The problem is the following:
>>> (-2)**1.1
(-2.0386342710747223-0.6623924280875919j)
>>> np.array(-2)**1.1
__main__:1: RuntimeWarning: invalid value encountered in power
nan
Unlike native python floats, numpy doubles usually refuse to take part in operations leading to complex results:
>>> np.sqrt(-1)
__main__:1: RuntimeWarning: invalid value encountered in sqrt
nan
As a quick workaround I suggest adding an np.abs call to your function, and using appropriate bounds for fitting to make sure this doesn't give a spurious fit. If your model is near the truth and your sample (I mean the cosine in your sample) is positive, then adding an absolute value around it should be a no-op (update: I realize this is never the case, see the proper approach below).
def f(x, Amp, n, b):
return Amp*(np.abs(np.cos(x)))**n + b # only change here
With this small change I get this:
For reference, the parameters from the fit are (4.96482314, 2.03690954, 5.03709923]) comparing to the generation with (5,2,5).
After giving it a bit more thought I realized that the cosine will always be negative for half your domain (duh). So the workaround I suggested might be a bit problematic, or at least its correctness is non-trivial. On the other hand, thinking of your original formula containing cos(x)^n, with negative values for cos(x) this only makes sense as a model if n is an integer, otherwise you get a complex result. Since we can't solve Diophantine fitting problems, we need to handle this properly.
The most proper way (by which I mean the way that is least likely to bias your data) is this: first do the fitting with a model that converts your data to complex numbers then takes the complex magnitude on output:
def f(x, Amp, n, b):
return Amp*np.abs(np.cos(x.astype(np.complex128))**n) + b
This is obviously much less efficient than my workaround, since in each fitting step we create a new mesh, and do some extra work both in the form of complex arithmetic and an extra magnitude calculation. This gives me the following fit even with no bounds set:
The parameters are (5.02849409, 1.97655728, 4.96529108). These are close too. However, if we put these values back into the actual model (without np.abs), we get imaginary parts as large as -0.37, which is not overwhelming but significant.
So the second step should be redoing the fit with a proper model---one that has an integer exponent. Take the exponent 2 which is obvious from your fit, and do a new fit with this model.
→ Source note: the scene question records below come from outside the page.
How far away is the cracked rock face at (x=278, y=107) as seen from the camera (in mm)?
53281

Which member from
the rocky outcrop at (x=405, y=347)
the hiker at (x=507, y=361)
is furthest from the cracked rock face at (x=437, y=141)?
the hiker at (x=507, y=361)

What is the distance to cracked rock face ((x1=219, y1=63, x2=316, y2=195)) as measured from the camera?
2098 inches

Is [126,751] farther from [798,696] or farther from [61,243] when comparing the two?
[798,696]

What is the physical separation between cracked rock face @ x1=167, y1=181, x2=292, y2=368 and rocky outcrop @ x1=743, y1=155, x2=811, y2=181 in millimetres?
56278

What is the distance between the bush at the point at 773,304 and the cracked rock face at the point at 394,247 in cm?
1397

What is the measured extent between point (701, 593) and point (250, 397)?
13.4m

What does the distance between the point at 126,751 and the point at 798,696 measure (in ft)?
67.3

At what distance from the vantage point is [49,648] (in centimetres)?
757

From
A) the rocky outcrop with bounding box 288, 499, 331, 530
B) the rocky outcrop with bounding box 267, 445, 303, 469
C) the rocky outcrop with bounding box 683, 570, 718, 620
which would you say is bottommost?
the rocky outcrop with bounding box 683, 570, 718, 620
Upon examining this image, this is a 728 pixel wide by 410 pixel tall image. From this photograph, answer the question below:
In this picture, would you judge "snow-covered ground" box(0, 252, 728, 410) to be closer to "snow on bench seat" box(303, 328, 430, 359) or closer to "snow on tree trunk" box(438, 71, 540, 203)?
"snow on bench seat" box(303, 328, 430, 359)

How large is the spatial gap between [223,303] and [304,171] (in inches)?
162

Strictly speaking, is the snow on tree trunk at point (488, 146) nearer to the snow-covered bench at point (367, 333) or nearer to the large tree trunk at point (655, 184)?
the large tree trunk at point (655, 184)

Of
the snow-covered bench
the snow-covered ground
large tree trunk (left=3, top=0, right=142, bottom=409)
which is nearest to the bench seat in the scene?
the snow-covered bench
I don't believe any other approach gives you a mathematically sound result. You can also start from the original popt, hoping that it's indeed close to the truth. Of course we could use the original function with some currying, but it's much faster to use a dedicated double-specific version of your model.
from __future__ import print_function
import numpy as np
from scipy.optimize import curve_fit
from matplotlib.pyplot import subplots, show
def f_aux(x, Amp, n, b):
return Amp*np.abs(np.cos(x.astype(np.complex128))**n) + b
def f_real(x, Amp, n, b):
return Amp*np.cos(x)**n + b
x = np.arange(0, 2*np.pi, 0.01) # pi
randomPart = np.random.rand(len(x)) - 0.5
sample = f(x, 5, 2, 5) + randomPart
fig,(frame_aux,frame) = subplots(ncols=2)
for fr in frame_aux,frame:
fr.plot(x, sample, label="Sample measurements")
fr.legend()
fr.set_xlabel("x")
fr.set_ylabel("y")
# auxiliary fit for n value
popt_aux, pcov_aux = curve_fit(f_aux, x, sample, p0=(1,1,1))
modeldata = f(x, *popt_aux)
#print(modeldata)
print('Auxiliary fit parameters: {}'.format(popt_aux))
frame_aux.plot(x, modeldata, label="Auxiliary fit")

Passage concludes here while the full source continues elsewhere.